[beary605]

i'm not sure how math methods works (it could be about calculation efficiency or something) but any solution should be fine, so long as all the steps are right. though i guess a general rule of thumb is to always try to work with small numbers and as few things as possible, so there's less chance of messing something up (and not noticing it later)
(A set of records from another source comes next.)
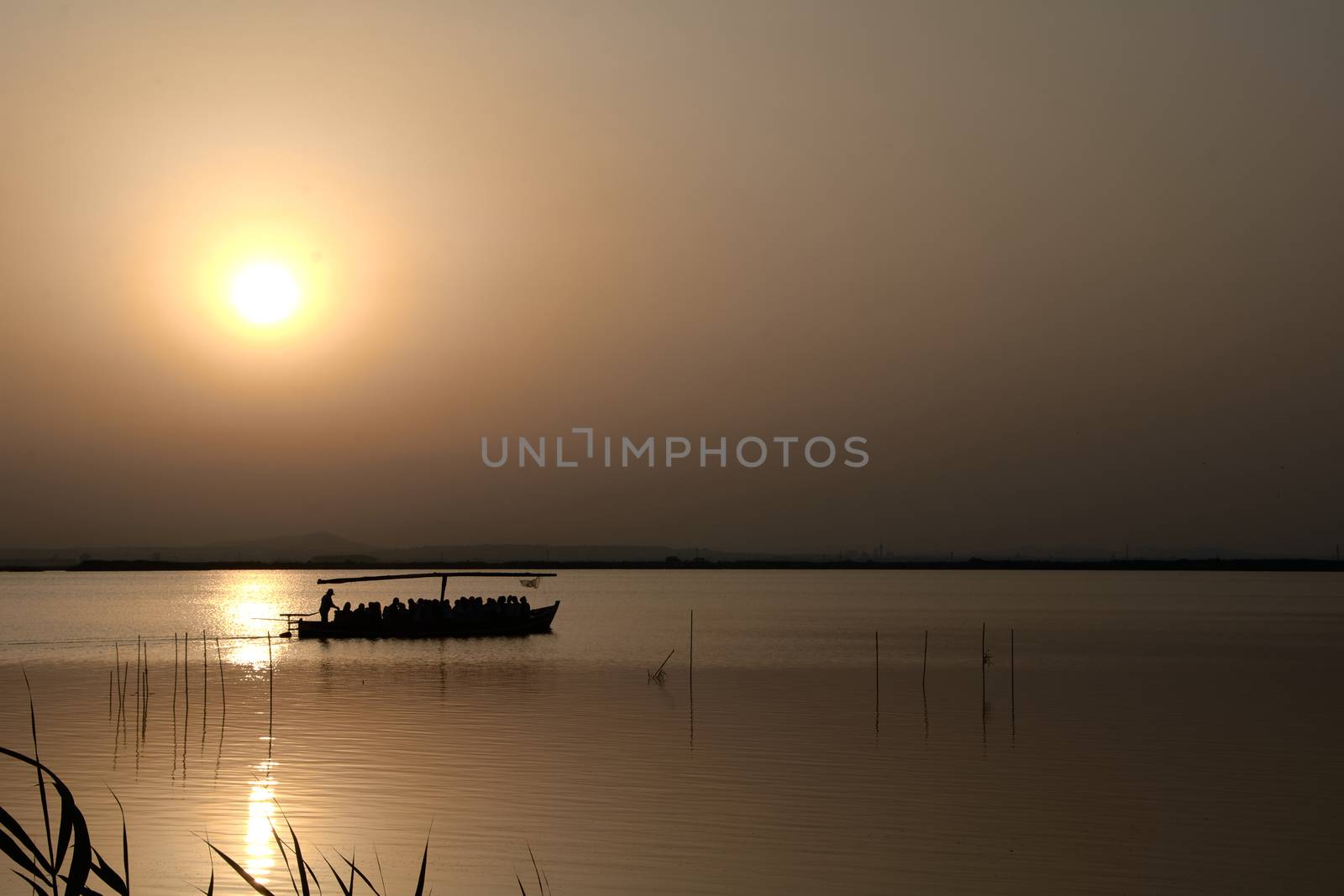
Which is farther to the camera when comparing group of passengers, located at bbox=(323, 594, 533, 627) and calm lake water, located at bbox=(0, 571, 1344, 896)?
group of passengers, located at bbox=(323, 594, 533, 627)

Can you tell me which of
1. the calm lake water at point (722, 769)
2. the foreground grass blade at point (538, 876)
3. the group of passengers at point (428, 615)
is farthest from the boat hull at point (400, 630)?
the foreground grass blade at point (538, 876)

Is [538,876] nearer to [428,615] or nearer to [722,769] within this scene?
[722,769]

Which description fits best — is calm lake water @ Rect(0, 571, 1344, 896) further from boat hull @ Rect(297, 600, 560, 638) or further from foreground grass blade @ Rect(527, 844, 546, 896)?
boat hull @ Rect(297, 600, 560, 638)

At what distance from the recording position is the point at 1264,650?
176 ft

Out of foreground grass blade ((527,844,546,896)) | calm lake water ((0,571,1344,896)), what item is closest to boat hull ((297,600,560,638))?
calm lake water ((0,571,1344,896))

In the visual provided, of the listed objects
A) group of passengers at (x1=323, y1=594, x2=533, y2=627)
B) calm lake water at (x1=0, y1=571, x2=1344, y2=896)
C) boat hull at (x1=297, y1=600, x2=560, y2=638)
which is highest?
group of passengers at (x1=323, y1=594, x2=533, y2=627)

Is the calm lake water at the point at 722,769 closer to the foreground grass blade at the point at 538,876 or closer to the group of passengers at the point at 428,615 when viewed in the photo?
the foreground grass blade at the point at 538,876

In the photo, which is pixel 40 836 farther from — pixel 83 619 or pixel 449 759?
pixel 83 619

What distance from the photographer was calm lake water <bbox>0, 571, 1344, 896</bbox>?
49.2 ft

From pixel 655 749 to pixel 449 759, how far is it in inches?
145

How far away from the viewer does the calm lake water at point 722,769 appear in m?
15.0

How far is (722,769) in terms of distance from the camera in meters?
21.8

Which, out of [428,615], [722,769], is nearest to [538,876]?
[722,769]

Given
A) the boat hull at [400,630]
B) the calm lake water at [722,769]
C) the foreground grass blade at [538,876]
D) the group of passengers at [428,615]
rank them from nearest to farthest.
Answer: the foreground grass blade at [538,876]
the calm lake water at [722,769]
the boat hull at [400,630]
the group of passengers at [428,615]
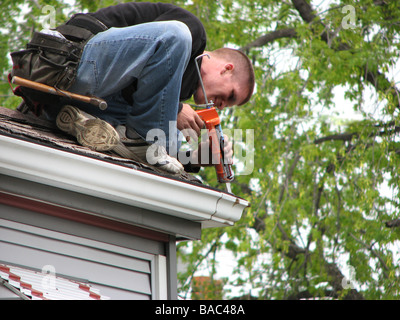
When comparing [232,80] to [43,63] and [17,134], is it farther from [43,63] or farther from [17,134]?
[17,134]

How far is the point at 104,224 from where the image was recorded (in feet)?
11.4

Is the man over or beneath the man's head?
beneath

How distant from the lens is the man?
356 centimetres

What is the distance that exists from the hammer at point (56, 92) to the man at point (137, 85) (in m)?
0.07

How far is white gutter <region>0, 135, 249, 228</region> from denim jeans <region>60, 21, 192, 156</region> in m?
0.45


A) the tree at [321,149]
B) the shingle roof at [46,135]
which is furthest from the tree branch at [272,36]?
the shingle roof at [46,135]

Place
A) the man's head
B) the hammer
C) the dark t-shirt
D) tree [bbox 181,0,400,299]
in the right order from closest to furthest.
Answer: the hammer < the dark t-shirt < the man's head < tree [bbox 181,0,400,299]

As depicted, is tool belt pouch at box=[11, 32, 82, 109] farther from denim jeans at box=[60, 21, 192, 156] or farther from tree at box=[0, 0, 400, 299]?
tree at box=[0, 0, 400, 299]

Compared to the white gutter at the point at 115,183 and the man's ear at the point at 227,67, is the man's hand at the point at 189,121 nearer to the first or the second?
the man's ear at the point at 227,67

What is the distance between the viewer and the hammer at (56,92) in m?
3.40

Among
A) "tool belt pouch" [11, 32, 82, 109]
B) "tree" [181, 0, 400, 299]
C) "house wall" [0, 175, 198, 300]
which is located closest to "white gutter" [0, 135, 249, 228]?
"house wall" [0, 175, 198, 300]

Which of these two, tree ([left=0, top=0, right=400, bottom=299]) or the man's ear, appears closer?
the man's ear

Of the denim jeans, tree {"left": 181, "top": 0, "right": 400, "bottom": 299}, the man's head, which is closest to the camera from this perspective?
the denim jeans
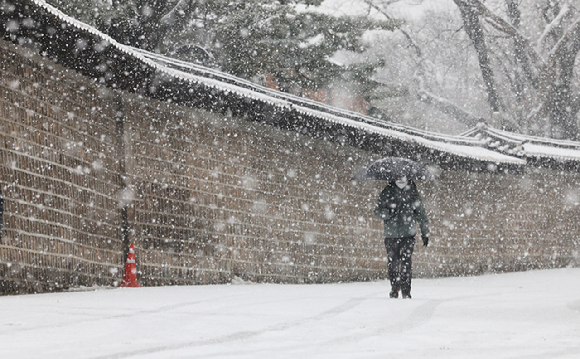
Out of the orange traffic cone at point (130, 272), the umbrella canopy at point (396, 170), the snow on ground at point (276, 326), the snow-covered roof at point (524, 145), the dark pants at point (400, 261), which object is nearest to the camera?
the snow on ground at point (276, 326)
first one: i'd say flip the indices first, because then the x and y terms can combine and there'll be less terms to exponentiate
2x^2 * (x^-1*y^2/2xy^-1)^3
= 2x^2 * (y^2*y^1/2x*x^1)^3
= 2x^2 * (y^3/2x^2)^3
= 2x^2 * y^9 / 8x^6
= y^9 / 4x^4

second one: the algebra's a little off but expanding it out is what i'd do
(e^2x + e^-x)*(e^2x - e^-x)
= e^2x*e^2x - e^2x*e^-x + e^-x*e^2x - e^-x*e^-x
= e^4x - e^x + e^x - e^-2x
= e^4x - e^-2x

alternatively the product's of the form (a+b)(a-b) = a^2-b^2 [where a=e^2x, b=e^-x] and you can multiply it like this:
(e^2x + e^-x) * (e^2x - e^-x) = (e^2x)^2 - (e^-x)^2 = e^4x - e^-2x
but both methods are equally good

third one: you got it

fourth one: yeah i'd divide cause it'd keep the x indice small
3 ln(2x) - ln(4x^4) + 2 ln(3x^2)
= ln[(2x)^3)] - ln(4x^4) + ln[(3x^2)^2)]
= ln(8x^3) - ln(4x^4) + ln(9x^4)
= ln(2x^-1) + ln(9x^4)
= ln(18x^3)

there's a little trip-up with multiplying too because of the negative sign on ln(4x^4): if you multiply you'd actually be calculating ln(8x^3) - [ln(4x^4) + ln(9x^4)] = ln(8x^3) - ln(4x^4) - ln(9x^4). i guess you could imagine brackets around the group you want to divide/multiply, and see if that's equivalent to the equation you're trying to simplify (or avoiding negatives in general)

if you wanna double-check your answer you can use wolframalpha or another algebra tool (some of them have step-by-step generators too, though the method they use might not be the prettiest)

anyways, hope that helps

edit: congrats on 666 posts :P